В следующую зиму, под алкионическим небом Ниццы, которое тогда впервые сияло в моей жизни, нашел я третью часть «Заратустры» и закончил работу над ним. Меньше года, считая в целом. Многие сокровенные уголки и окрестные горы Ниццы освящены для меня незабываемыми мгновениями; решающие строфы под названием «О старых и новых скрижалях» родились во время труднейшего подъема от вокзала к Эце — удивительному мавританскому гнезду на высокой скале. Проворство мускулов у меня всегда в наибольшей степени проявлялось при изобилии творческих сил. Одухотворяется тело, «душу» оставим в покое… Меня часто могли видеть танцующим; в то время я мог без тени усталости бродить горными тропами семь-восемь часов. Я хорошо спал и много смеялся, был очень вынослив и терпелив.

Таким образом, каждая из первых трех частей Заратустры после более или менее длительной подготовки была создана приблизительно за десять дней. Только работа над четвертой частью шла с некоторыми перерывами. Первые наброски были сделаны во время нашего совместного пребывания в Цюрихе в сентябре 1884 года, в ноябре того же года в Ментоне он закончил первую редакцию всей части, затем, после длительной паузы, завершил манускрипт в Ницце в период с конца января по начало февраля 1885 года. Фридрих тогда назвал его четвертой и последней частью, но прямо перед приватным изданием и сразу после него он писал мне, что хочет добавить еще пятую и шестую части, для которых у него уже имеется план. Четвертую часть (первое издание содержало пометку: «Только для моих друзей, не для публики») он считал очень личной и требовал от тех немногих, кому послал экземпляр, жесточайшего соблюдения тайны. Однако он часто обдумывал возможность публикации также и этой части, но полагал, что ее нельзя предпринять без переработки некоторых разделов. Но во всяком случае он считал эти сорок отпечатанных экземпляров четвертой части подарком для «тех, кто этого заслужил». Имея это в виду, он нашел возможность подарить только семь экземпляров — настолько непонятым и одиноким в то время он был.

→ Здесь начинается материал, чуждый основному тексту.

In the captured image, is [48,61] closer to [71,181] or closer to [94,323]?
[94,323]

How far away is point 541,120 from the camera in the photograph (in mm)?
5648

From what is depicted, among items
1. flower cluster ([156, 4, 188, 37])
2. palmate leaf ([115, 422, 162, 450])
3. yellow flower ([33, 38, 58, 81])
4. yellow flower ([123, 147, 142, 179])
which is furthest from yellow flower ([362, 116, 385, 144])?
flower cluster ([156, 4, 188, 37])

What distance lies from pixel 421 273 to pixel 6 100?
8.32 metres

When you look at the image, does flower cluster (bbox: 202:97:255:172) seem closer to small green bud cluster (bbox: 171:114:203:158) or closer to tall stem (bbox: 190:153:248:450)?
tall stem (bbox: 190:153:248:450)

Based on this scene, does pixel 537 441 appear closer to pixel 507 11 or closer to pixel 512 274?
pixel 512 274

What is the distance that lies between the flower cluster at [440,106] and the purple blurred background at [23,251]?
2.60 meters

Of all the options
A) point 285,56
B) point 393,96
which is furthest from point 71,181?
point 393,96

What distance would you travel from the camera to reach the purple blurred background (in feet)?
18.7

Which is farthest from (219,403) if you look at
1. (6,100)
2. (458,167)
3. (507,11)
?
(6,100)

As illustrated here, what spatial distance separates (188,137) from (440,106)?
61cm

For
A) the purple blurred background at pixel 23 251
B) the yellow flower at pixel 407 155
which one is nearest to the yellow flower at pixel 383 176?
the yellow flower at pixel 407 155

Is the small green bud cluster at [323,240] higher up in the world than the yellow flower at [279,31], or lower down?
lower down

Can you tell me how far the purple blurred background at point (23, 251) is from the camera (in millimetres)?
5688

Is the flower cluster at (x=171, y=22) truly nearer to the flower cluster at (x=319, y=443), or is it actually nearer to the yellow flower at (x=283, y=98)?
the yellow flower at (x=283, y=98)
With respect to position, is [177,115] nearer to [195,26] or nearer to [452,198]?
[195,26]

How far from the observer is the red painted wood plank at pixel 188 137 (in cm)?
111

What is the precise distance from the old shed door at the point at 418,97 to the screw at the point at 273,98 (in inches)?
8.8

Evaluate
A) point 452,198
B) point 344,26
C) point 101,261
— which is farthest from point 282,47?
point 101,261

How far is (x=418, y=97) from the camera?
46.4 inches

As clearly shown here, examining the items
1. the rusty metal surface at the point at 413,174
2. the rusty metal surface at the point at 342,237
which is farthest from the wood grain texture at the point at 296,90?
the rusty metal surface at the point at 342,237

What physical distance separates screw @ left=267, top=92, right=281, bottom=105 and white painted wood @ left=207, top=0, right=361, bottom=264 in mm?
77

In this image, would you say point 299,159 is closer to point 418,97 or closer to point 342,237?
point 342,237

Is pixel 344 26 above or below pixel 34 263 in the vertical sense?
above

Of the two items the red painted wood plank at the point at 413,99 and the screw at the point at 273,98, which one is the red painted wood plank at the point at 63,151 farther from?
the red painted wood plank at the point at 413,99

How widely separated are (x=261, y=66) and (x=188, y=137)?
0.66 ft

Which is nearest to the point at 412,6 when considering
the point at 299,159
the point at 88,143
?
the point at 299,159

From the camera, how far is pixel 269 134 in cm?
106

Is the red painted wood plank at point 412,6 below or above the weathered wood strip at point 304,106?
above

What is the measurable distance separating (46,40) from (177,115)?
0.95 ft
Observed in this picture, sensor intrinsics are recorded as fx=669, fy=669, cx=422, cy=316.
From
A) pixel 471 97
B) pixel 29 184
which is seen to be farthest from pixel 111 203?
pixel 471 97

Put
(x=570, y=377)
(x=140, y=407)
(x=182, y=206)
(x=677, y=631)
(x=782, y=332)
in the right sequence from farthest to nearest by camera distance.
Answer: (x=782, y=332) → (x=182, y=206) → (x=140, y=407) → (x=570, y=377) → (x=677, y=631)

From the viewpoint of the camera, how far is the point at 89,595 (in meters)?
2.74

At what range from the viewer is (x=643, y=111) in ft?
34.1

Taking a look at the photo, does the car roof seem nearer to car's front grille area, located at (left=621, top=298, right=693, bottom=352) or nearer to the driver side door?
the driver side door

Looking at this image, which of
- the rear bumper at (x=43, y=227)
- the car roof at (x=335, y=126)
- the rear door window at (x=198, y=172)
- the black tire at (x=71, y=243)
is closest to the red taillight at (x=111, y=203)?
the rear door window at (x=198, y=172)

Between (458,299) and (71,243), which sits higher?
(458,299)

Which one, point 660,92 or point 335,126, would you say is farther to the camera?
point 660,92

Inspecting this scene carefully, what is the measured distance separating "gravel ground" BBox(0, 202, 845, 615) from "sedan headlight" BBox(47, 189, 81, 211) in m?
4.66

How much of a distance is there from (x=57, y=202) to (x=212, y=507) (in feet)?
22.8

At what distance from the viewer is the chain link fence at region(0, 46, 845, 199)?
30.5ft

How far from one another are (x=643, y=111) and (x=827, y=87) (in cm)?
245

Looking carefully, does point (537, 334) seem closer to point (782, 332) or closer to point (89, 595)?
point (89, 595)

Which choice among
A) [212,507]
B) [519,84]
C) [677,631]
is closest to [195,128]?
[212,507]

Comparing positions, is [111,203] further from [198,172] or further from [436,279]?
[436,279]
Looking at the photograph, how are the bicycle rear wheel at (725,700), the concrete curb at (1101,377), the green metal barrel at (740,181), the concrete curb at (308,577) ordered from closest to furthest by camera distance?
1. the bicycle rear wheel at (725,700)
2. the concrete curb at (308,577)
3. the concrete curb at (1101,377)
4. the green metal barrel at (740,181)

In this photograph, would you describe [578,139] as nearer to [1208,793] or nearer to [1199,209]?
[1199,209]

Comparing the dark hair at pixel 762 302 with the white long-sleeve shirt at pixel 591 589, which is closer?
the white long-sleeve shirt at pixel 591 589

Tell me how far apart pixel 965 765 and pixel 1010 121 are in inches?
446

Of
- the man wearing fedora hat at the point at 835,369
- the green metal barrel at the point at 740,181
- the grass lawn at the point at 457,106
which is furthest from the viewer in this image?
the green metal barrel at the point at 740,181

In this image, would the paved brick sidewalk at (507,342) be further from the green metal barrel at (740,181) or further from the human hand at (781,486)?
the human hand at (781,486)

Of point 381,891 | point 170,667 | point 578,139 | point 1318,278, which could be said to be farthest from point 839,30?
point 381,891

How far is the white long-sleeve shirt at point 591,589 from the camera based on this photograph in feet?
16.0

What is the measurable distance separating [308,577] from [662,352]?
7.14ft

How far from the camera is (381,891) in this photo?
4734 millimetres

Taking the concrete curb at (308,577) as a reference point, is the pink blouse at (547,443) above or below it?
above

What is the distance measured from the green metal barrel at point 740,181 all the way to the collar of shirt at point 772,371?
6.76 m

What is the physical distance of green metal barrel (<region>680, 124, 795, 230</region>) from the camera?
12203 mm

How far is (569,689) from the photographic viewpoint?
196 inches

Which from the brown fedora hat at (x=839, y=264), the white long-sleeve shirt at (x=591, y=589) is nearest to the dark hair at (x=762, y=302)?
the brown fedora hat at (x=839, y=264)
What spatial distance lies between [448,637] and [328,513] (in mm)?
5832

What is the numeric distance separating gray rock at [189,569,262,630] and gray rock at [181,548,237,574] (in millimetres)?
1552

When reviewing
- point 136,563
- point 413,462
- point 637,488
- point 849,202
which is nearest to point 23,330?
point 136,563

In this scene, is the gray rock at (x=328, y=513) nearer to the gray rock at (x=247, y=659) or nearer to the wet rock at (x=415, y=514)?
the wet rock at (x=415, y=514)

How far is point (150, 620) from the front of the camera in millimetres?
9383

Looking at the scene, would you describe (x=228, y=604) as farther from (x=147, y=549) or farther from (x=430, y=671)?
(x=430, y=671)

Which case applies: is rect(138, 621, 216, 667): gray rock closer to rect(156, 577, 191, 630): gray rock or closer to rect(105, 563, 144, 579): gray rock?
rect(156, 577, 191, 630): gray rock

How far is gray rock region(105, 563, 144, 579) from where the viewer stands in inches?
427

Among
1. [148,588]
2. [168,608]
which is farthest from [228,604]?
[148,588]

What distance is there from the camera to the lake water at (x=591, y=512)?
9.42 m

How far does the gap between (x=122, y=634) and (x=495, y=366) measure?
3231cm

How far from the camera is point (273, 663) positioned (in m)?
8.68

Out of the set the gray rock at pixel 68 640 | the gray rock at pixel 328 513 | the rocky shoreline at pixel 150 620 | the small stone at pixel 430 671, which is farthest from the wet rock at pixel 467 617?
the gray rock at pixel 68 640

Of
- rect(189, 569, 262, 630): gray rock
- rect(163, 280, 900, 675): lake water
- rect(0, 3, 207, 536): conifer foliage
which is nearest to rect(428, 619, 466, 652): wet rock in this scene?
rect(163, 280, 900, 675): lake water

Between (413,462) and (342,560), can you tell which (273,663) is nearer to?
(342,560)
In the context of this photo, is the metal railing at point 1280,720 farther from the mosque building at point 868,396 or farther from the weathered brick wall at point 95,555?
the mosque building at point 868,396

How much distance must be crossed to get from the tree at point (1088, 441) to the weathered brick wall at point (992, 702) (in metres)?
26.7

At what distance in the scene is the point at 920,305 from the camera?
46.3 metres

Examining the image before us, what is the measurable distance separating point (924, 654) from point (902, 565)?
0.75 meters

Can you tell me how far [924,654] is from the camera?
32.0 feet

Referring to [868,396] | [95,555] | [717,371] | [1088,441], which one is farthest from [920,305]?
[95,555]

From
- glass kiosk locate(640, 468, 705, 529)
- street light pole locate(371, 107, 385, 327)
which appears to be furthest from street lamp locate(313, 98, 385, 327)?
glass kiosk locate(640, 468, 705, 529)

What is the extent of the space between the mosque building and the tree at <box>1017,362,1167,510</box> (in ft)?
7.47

В начале этого предисловия я уже говорила о том, почему Ницше избрал перса для воплощения идеального образа королевского философа, но почему им должен был стать именно Заратустра, от лица которого он возвестил новое учение, повествует он сам:

Меня никогда не спрашивали, хотя и должны были бы спросить, что именно в моих устах, в устах первого имморалиста, означает имя Заратустра — ведь то, почему этот перс по-настоящему уникален в истории, является полной противоположностью имморализму. Заратустра первый узрел в борьбе добра и зла истинный движитель хода вещей. Перевод морали в метафизику в качестве силы, причины, цели самой по себе — его произведение. Но этот вопрос в сущности был бы уже и ответом. Заратустра создал самое роковое заблуждение, мораль; следовательно, он должен быть и первым, кто признает эту ошибку. Не только потому, что у него в данном вопросе больше опыта, чем у любого другого мыслителя (вся история в конечном счете — это эмпирическое опровержение тезиса о так называемом «нравственном миропорядке»), гораздо важнее, что Заратустра правдивее любого другого мыслителя. Его и только его учение считает высшей добродетелью правдивость, то есть прямую противоположность трусости «идеалиста», который обращается в бегство перед реальностью. У Заратустры больше мужества, чем у всех мыслителей вместе взятых. Говорить правду и хорошо стрелять из лука — такова персидская добродетель. Понимают ли меня?.. Самопреодоление морали из правдивости, превращение моралиста в его противоположность — в меня — вот что означает в моих устах имя Заратустра.

 

ПРИМЕЧАНИЯ:

1 Предисловие почетного доктора философии Элизабет Фёрстер-Ницше к книге Ф. Ницше «Так говорил Заратустра» издания 1927 года (Leipzig: Alfred Kröner Verlag 1927).